There are a number of key technologies that healthcare organizations are using to transform the business by becoming data-driven to improve patient care and lower costs.
3D Printing
3D Printing is transforming medical devices and prosthetics. The ability to 3D print will not only lower prices, but 3D printed devices are also more easily customizable to each patient’s specific needs. According to Global Market Insights, the healthcare 3D printing market size is expected to reach $2.2 billion by 2024.
Artificial Intelligence and Machine Learning
AI/ML are widely expected to continue to enhance diagnostics, such as improving diagnostics from imaging techniques such as X-rays, MRI systems and CT scans, as well as helping pathologists to identify areas on images that clinicians will want to analyze before the clinician even looks at the information.
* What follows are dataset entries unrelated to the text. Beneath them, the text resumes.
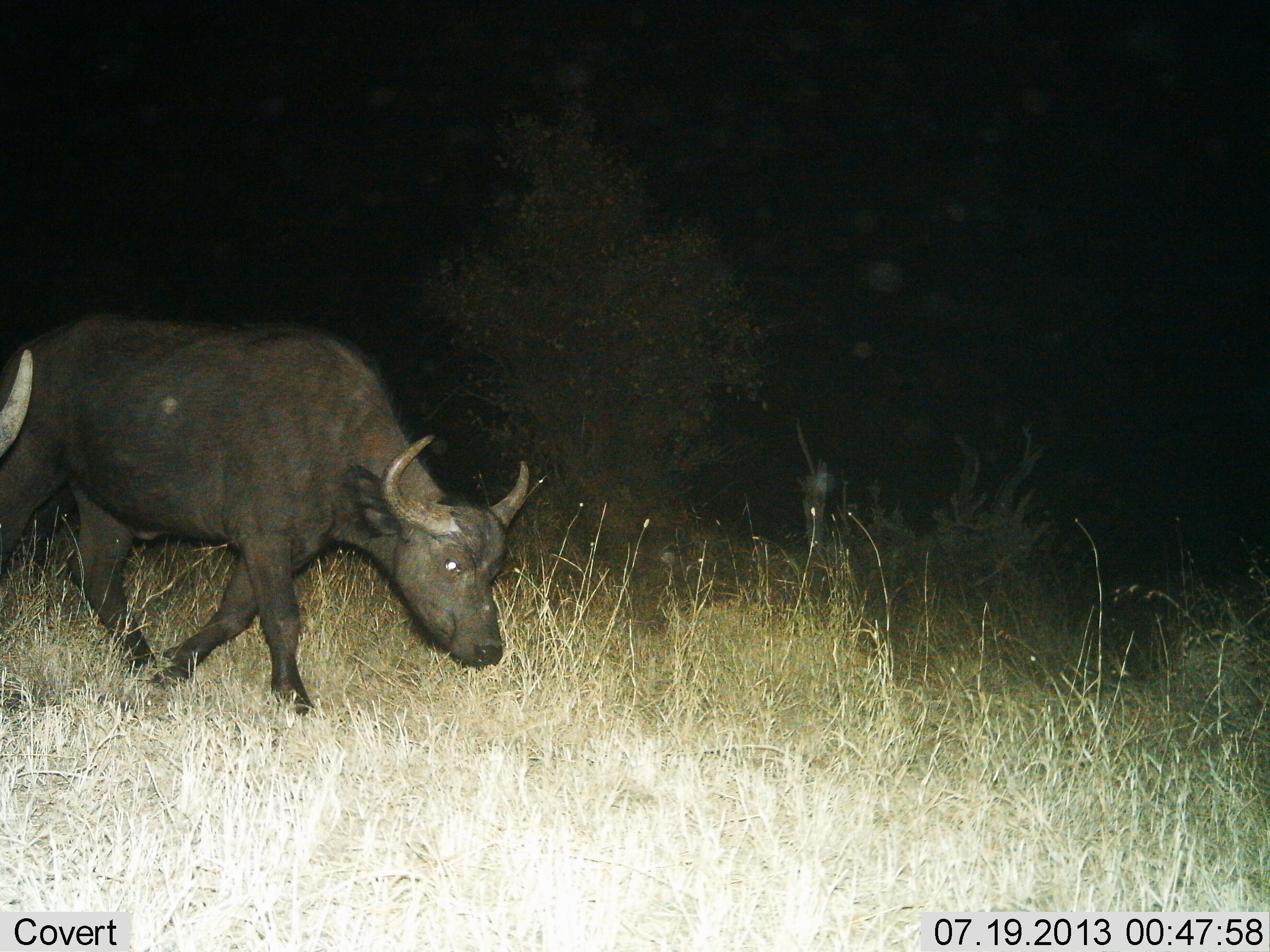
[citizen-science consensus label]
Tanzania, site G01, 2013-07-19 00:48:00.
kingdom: Animalia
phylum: Chordata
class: Mammalia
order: Artiodactyla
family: Bovidae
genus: Syncerus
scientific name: Syncerus caffer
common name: cape buffalo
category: buffalo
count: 2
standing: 10%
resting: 0%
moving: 90%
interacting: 0%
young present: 0%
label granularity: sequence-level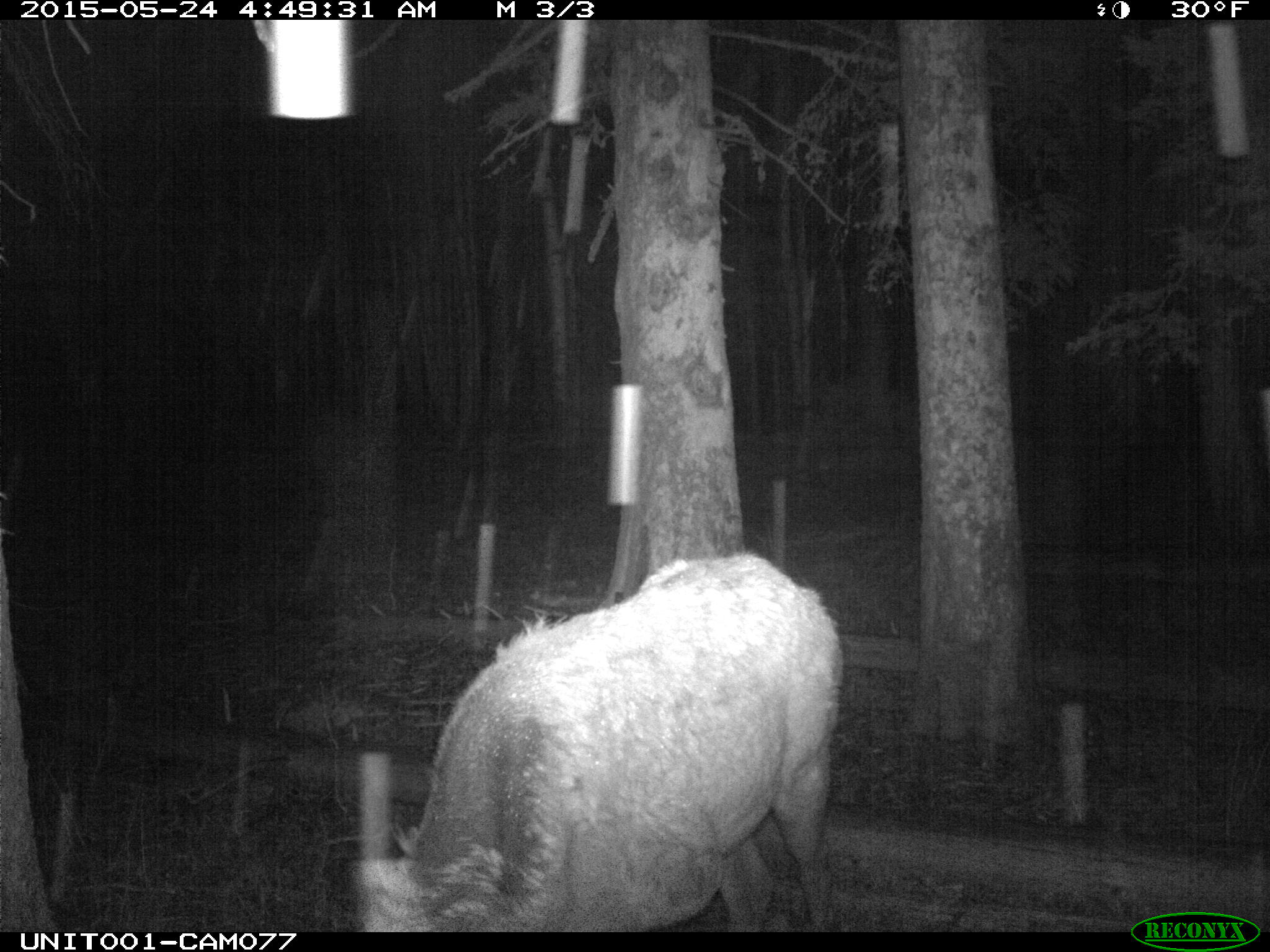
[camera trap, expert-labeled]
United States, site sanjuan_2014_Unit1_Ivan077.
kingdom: Animalia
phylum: Chordata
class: Mammalia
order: Artiodactyla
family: Cervidae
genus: Cervus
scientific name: Cervus elaphus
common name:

However, AI can also help to automate documentation management and the handling of routine clinicians requests.
Virtual Reality
VR will increasingly assist with medical training, such as providing more students the opportunity to watch surgeries and fine-tune surgical techniques under very realistic conditions before their training turns to the real thing. Pilots and soldiers train in simulations, and soon so will more medical students. While some question whether simulators are the ideal way for medical students to prepare, it’s just a matter of time before virtual training is widely accepted in the medical community.
The Quantified Self
Writer Gary Wolf is credited with coining the term quantified self in 2007, and it’s regarding the proactive collecting of personal data daily to improve life quality. Since wearable technologies such as Fitbit, Apple Watch and others came onto the scene more people than ever are tracking their steps, sleep, resting and exerted heartbeat, and more recently even their EKG.
It’s also becoming increasingly common for people to take home medical tests, such as measuring their blood glucose levels, as well as hormone and cholesterol levels. While I’m sure a new generation of hypochondriacs may be created, once individuals and healthcare providers learn how to manage novices measuring more data points about themselves, it will become increasingly possible to head off common health issues such as Type 2 diabetes, high cholesterol, and heart irregularities.
Telehealth
The last two interactions I had with my doctor’s office were online. One was to describe symptoms and ask relevant questions, and the other was over questions regarding tests results. I don’t live thousands, hundreds, or even a dozen miles from my doctor’s office. No. I live one and a half miles from my primary doctor’s office. I’m not the only one taking advantage of telehealth, not out of necessity but pure convenience. Increasingly care providers are tracking patients remotely, with incoming data being overlooked by algorithms in case something requiring physician attention arises. This will not only benefit relatively fortunate people like me who find themselves looking for ways to save time but help those who are homebound and without easy access to transportation to their doctor’s office.
IT Transformation
For many years now, DevOps processes have been part of enterprise business-technology transformation efforts, a couple of years ago, research firm Forrester cited healthcare among the industry’s leading the charge toward enterprise DevOps. As healthcare organizations solidify these efforts, they will find the core or their IT more agile and more rapidly able to provide the infrastructure, services, and applications these organizations need to thrive.
When all of these trends are taken together, it becomes clear that delivering healthcare in the years ahead will be increasingly about data. The most efficient healthcare providers will be those that can swiftly and accurately collect, manage, analyze and effectively provide care based on the information it tells them.